EXERCISE DATA:

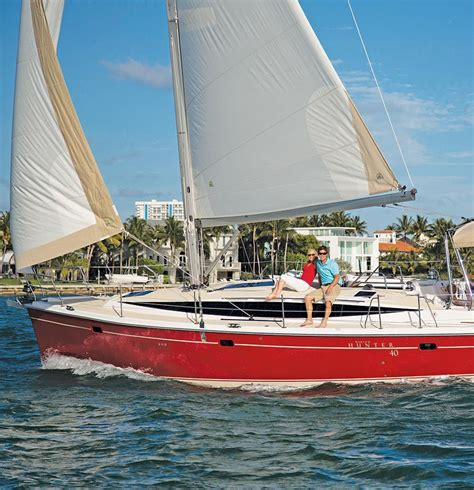 Boat Insurance Agreed Value by Yacht Insurance Boat Insurance Commercial Marine Insurance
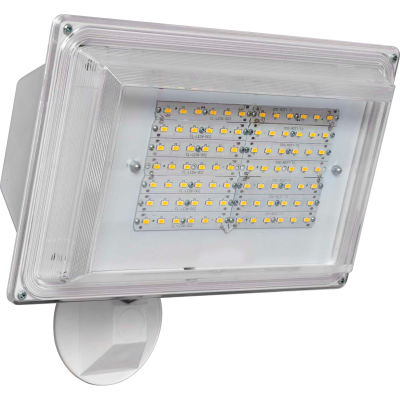 Amax Lighting LED-SL42WH LED Security Light Wall Pack, 42W, 4000 CCT, 3500 Lumens, 82 CRI, White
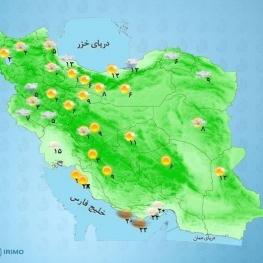 در نوار شرقی کشور، شرق سواحل دریای خزر و ارتفاعات البرز شرقی بارش باران و وزش شدید باد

EXERCISE REQUIREMENTS: Exactly the lines from the one that contains "Amax Lighting LED-SL42WH" to the last line of the data, both included, should be set down, and no pictures should appear among them.

EXERCISE RESULT:
 Amax Lighting LED-SL42WH LED Security Light Wall Pack, 42W, 4000 CCT, 3500 Lumens, 82 CRI, White
 در نوار شرقی کشور، شرق سواحل دریای خزر و ارتفاعات البرز شرقی بارش باران و وزش شدید باد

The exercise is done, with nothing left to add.